Старая дама покачала головой.

— Боюсь, что ты ошибаешься. Женевьеве вовсе не нужна сказочная жизнь… У нее весьма скромные запросы.

— У нее запросы, свойственные всем женщинам; богатство, роскошь, широкие возможности доставляют им радости, от которых не отказывалась еще ни одна.

— Женевьева не из таких. И ты лучше бы поступил, если…

— Ну что ж, посмотрим. Покамест же не мешай мне. И будь спокойна. Я совсем не намерен, как ты выражаешься, втягивать Женевьеву в мои темные дела. Она едва будет видеть меня… Только вот, надо было установить контакт… И это сделано… Прощай.

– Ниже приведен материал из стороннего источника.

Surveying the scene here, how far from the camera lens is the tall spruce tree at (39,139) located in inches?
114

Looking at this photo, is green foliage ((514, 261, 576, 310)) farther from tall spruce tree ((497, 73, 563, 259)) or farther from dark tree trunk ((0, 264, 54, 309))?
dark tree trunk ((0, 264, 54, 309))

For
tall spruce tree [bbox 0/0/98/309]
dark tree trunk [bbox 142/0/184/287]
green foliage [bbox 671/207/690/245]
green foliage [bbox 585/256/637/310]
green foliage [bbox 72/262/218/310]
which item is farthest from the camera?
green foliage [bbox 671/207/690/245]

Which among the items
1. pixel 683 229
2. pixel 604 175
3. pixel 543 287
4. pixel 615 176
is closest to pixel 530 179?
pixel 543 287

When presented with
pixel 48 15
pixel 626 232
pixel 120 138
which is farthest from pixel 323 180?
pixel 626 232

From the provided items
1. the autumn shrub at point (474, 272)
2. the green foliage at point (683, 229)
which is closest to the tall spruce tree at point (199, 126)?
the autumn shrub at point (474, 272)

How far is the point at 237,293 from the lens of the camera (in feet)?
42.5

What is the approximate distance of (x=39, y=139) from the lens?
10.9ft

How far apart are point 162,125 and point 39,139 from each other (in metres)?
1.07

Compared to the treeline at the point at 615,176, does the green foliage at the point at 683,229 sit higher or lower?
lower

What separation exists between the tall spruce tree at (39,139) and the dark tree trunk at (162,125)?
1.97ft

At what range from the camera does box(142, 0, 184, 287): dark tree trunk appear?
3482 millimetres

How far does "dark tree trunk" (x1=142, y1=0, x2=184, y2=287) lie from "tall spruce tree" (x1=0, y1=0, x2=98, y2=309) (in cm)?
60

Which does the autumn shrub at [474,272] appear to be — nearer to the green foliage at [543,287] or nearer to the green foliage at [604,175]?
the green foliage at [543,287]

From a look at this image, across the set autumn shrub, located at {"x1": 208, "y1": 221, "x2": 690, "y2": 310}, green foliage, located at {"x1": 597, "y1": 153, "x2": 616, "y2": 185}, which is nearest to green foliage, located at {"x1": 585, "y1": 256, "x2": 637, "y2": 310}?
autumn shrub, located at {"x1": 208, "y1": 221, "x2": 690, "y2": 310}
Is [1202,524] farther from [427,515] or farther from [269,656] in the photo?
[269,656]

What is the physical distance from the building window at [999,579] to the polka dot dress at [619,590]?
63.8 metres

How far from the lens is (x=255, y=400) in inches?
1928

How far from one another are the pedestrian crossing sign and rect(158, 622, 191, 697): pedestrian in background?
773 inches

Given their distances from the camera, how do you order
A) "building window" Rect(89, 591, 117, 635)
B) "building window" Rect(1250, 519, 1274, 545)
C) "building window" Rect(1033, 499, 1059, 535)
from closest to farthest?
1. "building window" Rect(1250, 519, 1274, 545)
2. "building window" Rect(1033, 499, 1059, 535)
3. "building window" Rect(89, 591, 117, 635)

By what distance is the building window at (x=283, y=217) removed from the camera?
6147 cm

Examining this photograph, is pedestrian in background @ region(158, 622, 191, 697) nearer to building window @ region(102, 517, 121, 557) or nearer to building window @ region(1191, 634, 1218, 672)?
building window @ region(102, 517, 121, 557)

Сернин оставил школу и направился к своему лимузину.

Он чувствовал себя счастливым.

«Она очаровательна, — думал он. — И такая добрая, такая серьезная! И — глаза ее матери, те глаза, которые трогали меня до слез… Боже мой, как все это теперь далеко! Какое чудесное воспоминание, печальное, но прекрасное!»

И сказал себе громко:

— Решено: займусь я ее счастьем. И сейчас же! Нынче же вечером. С сегодняшнего же вечера у нее будет жених. Разве это не самое первое условие для счастья девушки?

 

IV

 

На шоссе он увидел свой автомобиль.

— Домой, — сказал он Октаву.

Приехав, князь потребовал, чтобы его соединили с Нейли, отдал по телефону распоряжения тому из друзей, которого называл доктором, и переоделся.

Он поужинал в клубе на улице Камбон, провел час в опере и снова сел в машину.

— В Нейли, Октав. Заедем за доктором. Который час?

— Десять тридцать.

— Тьфу ты! Гони!

Десять минут спустя автомобиль остановился в конце бульвара Инкермана, перед одиноко стоявшей виллой.